SnoFarmer;489684 said:


> yea, same springs diffrent tag/part#:waving:
> 
> (The 38/ or 39 was just two digets in the part number)


Right. All I was saying is the OP was talking about newer trucks which would have different PN#'s.

Anyway sorry to stray off topic.


----------



## SnoFarmer (Oct 15, 2004)

Eclipse;489948 said:


> Right. All I was saying is the OP was talking about newer trucks which would have different PN#'s.
> 
> Anyway sorry to stray off topic.


No proublem.
The guy at the parts counter can look up the part # for you..


----------



## orange toys (Dec 16, 2008)

how do you know if you have a plow prep package?

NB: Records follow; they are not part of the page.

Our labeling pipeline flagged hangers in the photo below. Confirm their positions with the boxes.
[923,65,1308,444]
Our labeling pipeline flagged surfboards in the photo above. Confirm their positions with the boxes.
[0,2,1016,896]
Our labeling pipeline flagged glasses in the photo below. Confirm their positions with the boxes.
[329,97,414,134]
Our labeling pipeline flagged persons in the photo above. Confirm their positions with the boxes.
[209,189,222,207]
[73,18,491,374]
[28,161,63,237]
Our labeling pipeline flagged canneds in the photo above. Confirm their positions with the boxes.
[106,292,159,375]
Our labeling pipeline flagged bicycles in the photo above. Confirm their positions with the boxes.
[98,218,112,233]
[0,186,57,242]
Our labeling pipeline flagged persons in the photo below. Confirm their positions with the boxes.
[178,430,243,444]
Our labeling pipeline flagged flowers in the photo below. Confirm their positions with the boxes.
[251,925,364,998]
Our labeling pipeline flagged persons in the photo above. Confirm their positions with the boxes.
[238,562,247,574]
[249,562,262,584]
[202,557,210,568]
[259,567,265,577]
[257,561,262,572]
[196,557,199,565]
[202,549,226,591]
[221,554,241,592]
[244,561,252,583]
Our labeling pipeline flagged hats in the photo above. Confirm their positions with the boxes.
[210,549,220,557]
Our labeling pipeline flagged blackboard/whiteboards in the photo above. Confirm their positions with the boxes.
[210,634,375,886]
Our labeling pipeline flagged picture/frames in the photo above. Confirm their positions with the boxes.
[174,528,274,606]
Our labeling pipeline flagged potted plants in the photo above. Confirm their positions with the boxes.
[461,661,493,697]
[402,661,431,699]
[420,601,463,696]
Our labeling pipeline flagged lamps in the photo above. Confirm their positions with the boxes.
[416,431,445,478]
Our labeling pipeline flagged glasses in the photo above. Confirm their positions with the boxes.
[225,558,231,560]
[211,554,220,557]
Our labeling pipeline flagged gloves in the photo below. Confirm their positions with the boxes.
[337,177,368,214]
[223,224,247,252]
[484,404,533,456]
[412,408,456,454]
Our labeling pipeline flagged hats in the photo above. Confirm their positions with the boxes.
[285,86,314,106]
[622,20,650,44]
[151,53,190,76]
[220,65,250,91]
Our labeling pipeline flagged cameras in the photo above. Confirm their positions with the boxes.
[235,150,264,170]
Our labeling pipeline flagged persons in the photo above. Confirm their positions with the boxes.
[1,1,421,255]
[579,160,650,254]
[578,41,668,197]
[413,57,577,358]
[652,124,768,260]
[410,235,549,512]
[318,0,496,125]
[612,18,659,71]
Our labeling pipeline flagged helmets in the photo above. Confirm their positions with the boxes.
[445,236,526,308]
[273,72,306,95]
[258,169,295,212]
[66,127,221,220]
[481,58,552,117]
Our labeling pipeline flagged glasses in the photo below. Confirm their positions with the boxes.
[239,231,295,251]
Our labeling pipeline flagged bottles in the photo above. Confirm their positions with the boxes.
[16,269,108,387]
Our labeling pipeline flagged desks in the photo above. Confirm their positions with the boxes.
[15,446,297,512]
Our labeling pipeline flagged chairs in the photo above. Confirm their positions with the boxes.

I bought my truck used


----------



## BigDave12768 (Nov 17, 2006)

I think the Tag under the hood may list it or in Dash board. Its the AHD package. But if truck is out of warranty it really doesnt matter. What Year truck are we talking about? And what Motor. But easy way would be to go to a Dodge dealer or a plow dealer they can run the Vin and tell you the options


----------



## orange toys (Dec 16, 2008)

mine is a 04 2500HD 6.0


----------



## BigDave12768 (Nov 17, 2006)

Oh its a Chevy. thats simple Do you have the roof beacon light swich? if you do it has the plow prep if not no plow prep

See the switch to the right by itself. Thats a roof beacon swithc if you have that you have the plow prep


----------



## orange toys (Dec 16, 2008)

what does that switch do? I can't see it that good


----------



## BigDave12768 (Nov 17, 2006)

Its an on off switch for a roof beacon light. Its standard with the plow prep package. if you have that switch you have the plow prep. But since you truck is an 04 you can easily mod you truck up to handle the plow since you have no warranty issues

RPO Code VYU (found on the sticker in the glove compartment)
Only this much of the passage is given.